Hayden was born to this earth with challenges. Poor kid, started out with medical issues, all health related. Since then, he has struggled in meeting his developmental milestones. Some say because of the medical, some maybe because of the meds, or whatever. It is what it is.
In addition to struggling with his cardiac and nuerological issues, he now will have to deal with autism, specifically PDD-NOS, which he is on the Autism spectrum. He also has several other challenges, particularly sensory processing disorder, low/no muscule tone effecting fine & gross motor skills, and others.
So, my big question in this is where do I go from here? I want to get him all the help he needs, without "labeling" him but doing the most good for him. Challenges to that, they played off most of his delays due to health issues when he was young. Granted, the doctors main focus to keep Hayden alive, yet they missed key factors in diagnosing and treating him young. With all of the budget cuts lately, I am being given two options. His diagnosis qualifies him for treatment, but he is surpassing levels for help, so I can back off treatments and DDD will pick him up, once he gets any worse. Or, we move forward, with the diagnosis without any help, because we have already helped him so much. Oh, the decisions. I think we will continue to do self-pay as long as we are able, but oh is it expensive. Oh the politics of it all, that part drives me crazy. It is discouraging to hear that we have done too much for him.
So, my little Haydi bug has his challenges cut out for him for sure. But, you couldn't ask for a more loving, Christlike little boy. In someways he is so beyond his years. I am so thankful for him and to a loving Heavenly Father that obviously puts a lot of trust into me. I don't feel like I am fit for the challenge somedays, but I have learned that those the Lord entrusts he also prepares a way for. So, I keep praying that I will know what to do to help my sweet boy. Thanks for all the encouraging words from so many of you while I have spent the last year of my life at tons of different doctors, trying to sort thru all of this medical and diagnostic red tape.
7 comments:
I'm not entirely sure what any of those medical terms really mean but it sounds like a challenge. If anyone can handle it, you can. I can tell through all your postings that he LOVES and adores his Mom. My thoughts and prayers will be with you. Thanks for sharing all of this. Its hard from a distance to have any clue what is going on in families lives.
Jer, I'm so sorry. That must be so hard. I can't imagine. I know how tough it was to see Daniel in pain for a day, and the frustration at not being able to make it all better with a kiss. I can't comprehend the stress of having that be your life with your children for so many years. I don't know a lot about Autism, but I know it's hard. There are a few boys in my ward with Asperger's, and they seem quirky, but I think that is pretty high functioning. Hayden sounds like such a smarty pants. You'll have to explain to me exactly what it means for him. I wish I could do more to help, but I hope my thoughts and prayers will be enough to add to your sense that people care about you and your family.
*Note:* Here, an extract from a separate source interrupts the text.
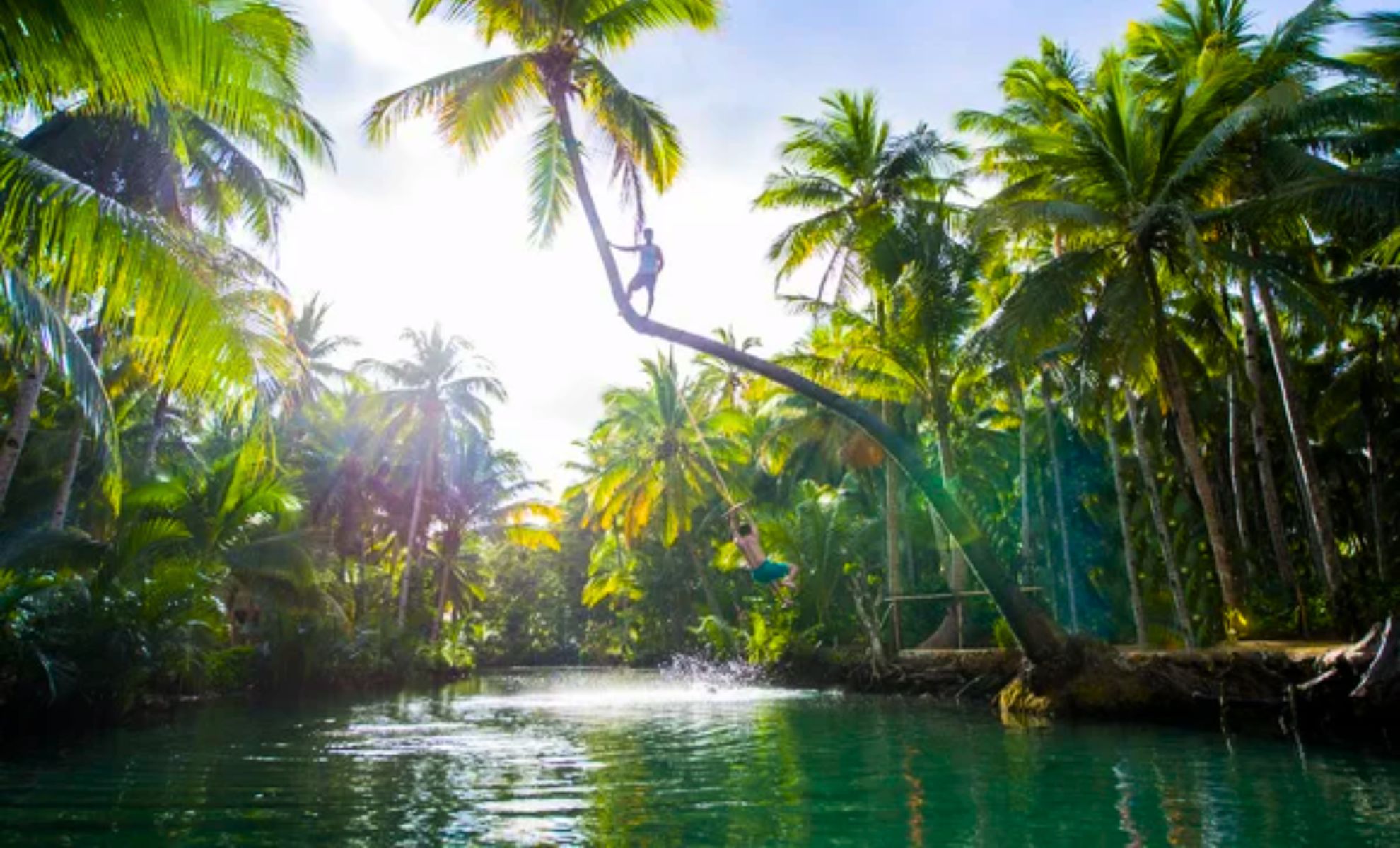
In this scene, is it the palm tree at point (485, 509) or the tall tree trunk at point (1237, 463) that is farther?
the palm tree at point (485, 509)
Ahhh Jerlyn...sounds like some tough stuff you're going through...but, what a blessing that sweet little boy seems to be! So fortunate to have you as his mom...always in his corner!
That is a lot of challenges for such a little guy! You are such a great mom--I bet with your fun personality you light up his world. My prayers are with you and your little man.
How lucky is this little boy to have such a great, proactive mom?!?!? I know it's no accident that he was sent to you. I will definitely keep you guys in my prayers!
Hayden has his struggles there is no doubt about it, but I can guarantee that there is no better mom out there than you. You are an incredible mother and woman. You can handle everything that life throws at you. I realize that it is easy to get down on yourself, but always know that you are strong because the Lord is on your side. MANY people and spirits are on your side lifting you up when you can no longer bear it on your own. Don't try to do this on your own, let those around you help you. You know, it takes a village to raise a child. I am always here, day and night. I don't always know what to do to help, but I will do anything that I can. I love you, Jer and I love Hayden as well. You are doing an amazing job with him!
Wow Jer! The politics have got to be SO frustrating! I'm so glad you and Hayden have such a loving relationship--that's got to make everything bearable. What a great mom you are! And, what a sweet boy you have! My prayers are with you and your family.